Nach Angaben des „Vickers Weekly Insider Report“ lag das durchschnittliche Niveau für das Verhältnis Verkäufe zu Käufe in den letzten vier Jahrzehnten meist zwischen 2 zu 1 und 2,5 zu 1. Niedrigere Verhältnisse werden als bullisch und höhere Werte als bärisch interpretiert. Laut der aktuellen Ausgabe lag am vergangenen Freitag ein Verhältnis von 1,58 zu 1 vor. Im Hoch hatte der Quotient in diesem Jahr bereits bei einem Verhältnis von 6,86 zu 1 gelegen.
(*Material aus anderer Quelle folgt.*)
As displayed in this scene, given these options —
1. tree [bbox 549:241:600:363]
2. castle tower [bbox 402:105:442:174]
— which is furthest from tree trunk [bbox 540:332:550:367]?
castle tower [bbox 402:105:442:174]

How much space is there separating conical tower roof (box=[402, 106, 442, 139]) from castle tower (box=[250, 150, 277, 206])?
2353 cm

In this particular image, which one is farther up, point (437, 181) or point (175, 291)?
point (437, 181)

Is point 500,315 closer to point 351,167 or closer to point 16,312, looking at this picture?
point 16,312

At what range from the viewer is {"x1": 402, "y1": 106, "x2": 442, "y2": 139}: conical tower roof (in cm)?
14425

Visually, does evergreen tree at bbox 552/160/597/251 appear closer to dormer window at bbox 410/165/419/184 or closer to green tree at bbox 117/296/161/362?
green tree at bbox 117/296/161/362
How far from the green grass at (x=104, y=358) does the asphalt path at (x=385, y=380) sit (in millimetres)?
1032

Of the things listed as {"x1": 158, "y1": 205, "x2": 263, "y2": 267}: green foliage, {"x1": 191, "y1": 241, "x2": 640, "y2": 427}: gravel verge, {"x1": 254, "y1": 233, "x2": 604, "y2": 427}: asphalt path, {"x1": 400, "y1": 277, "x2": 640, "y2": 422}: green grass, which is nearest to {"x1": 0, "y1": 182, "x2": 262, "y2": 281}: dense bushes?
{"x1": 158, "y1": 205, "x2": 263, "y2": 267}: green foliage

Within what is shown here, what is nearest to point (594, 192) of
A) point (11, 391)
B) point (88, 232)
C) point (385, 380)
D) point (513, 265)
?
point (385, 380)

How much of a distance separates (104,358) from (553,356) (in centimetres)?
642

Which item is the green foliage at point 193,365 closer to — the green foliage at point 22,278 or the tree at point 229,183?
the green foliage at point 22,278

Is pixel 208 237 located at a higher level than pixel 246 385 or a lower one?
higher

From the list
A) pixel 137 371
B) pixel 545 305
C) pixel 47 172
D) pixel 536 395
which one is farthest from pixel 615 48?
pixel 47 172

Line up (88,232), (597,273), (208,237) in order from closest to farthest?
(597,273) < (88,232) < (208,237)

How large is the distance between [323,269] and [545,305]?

Am 6. April 2012 lag der Quotient bei 1,67 zu 1, am 10.03.2011 bei 1,04 zu 1 und am 07.05.2010 bei 1,83 zu 1. Damit lagen in der letzten Woche relativ gesehen nur recht wenig Insiderverkäufe vor. Hulbert kommt daher zu dem Schluss, dass die US-Aktienmärkte bis zum Jahresende gegenüber dem aktuellen Niveau etwas zulegen könnten.